Fungus and bacteria can also directly alter the chemistry of your fluid package, eating emulsifiers and anti-corrosion additives. These degraded fluids then fail to perform, causing excess equipment wear, damaging part quality, and driving up maintenance costs.
In addition to it being “not possible to prevent microbial contamination of metalworking fluids in use”—you may struggle to even measure how big your MWF bioburden is:
Most bacterial and fungal growth is in colonies that cling to the walls of pipes and tanks, or hide in the swarf that collects at the bottom of tanks.

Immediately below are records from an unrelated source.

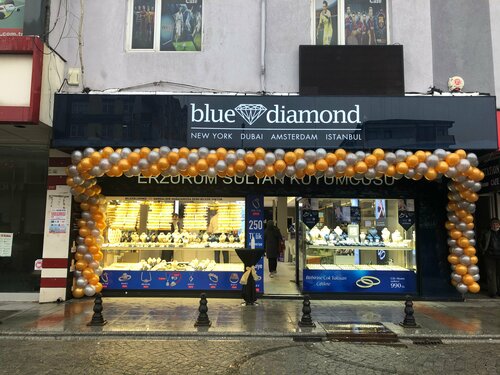 Blue Diamond Fotoğraf 1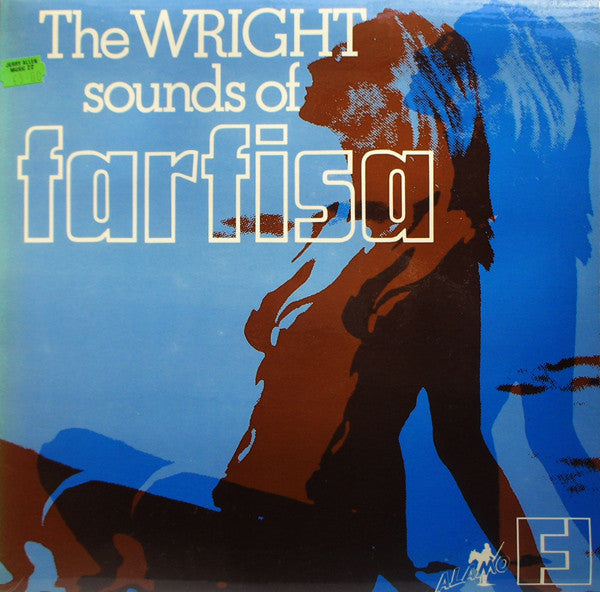 Graeme Wright - Wright Sounds Of Farfisa - Used Vinyl Record
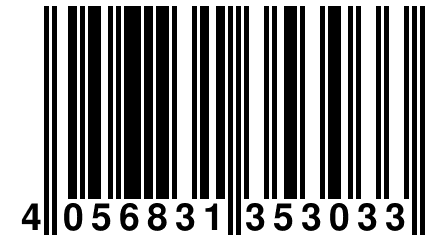 4 056831 353033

If you draw a circulating sample, you’re likely to see less than 1 percent of what’s really happening. A test might indicate your MWF has “10^6 CFUs/ml” or “10^6 bacteria”—i.e., “a million microorganisms per milliliter of working fluid.” (“CFU” stands “colony forming units,” and is the same as individual microorganisms.) But that likely translates to something more like one-hundred million bacteria/ml system-wide, primarily hiding in plumbing and pumps.
Minimizing MWF Bioburden
Like many situations in life, the best cure is prevention. Here are four steps you can take to reduce the bioburden supported by your metalworking fluids:
- Reduce the “dirt load” in your system: Keep machines clean; chips, swarf, and sludge are where bacteria hide and thrive
- Take sump hygiene seriously: Operators do silly things, like spitting chaw or tossing sandwich crusts in the sumps; this massively increases the likelihood of bacterial growth
- Reduce tramp oil contamination: Tramp oil is good food for some bacteria, letting them thrive at the oil-water interface; starve them by cutting off the food supply
- Use good water: Water—even clean city drinking water—can be a major source of contaminants in an industrial setting, including the bacteria and fungus themselves, as well as the mineral on which they thrive
Preventing fungus and bacteria from gaining a foothold is the key. It can be quite a job to eliminate an established colony. Research shows that, if you simply dump and recharge a tank where bacteria has thrived—without thoroughly cleaning the pumps, plumbing, and filters first—bacteria levels will return to pre-intervention levels in just four days.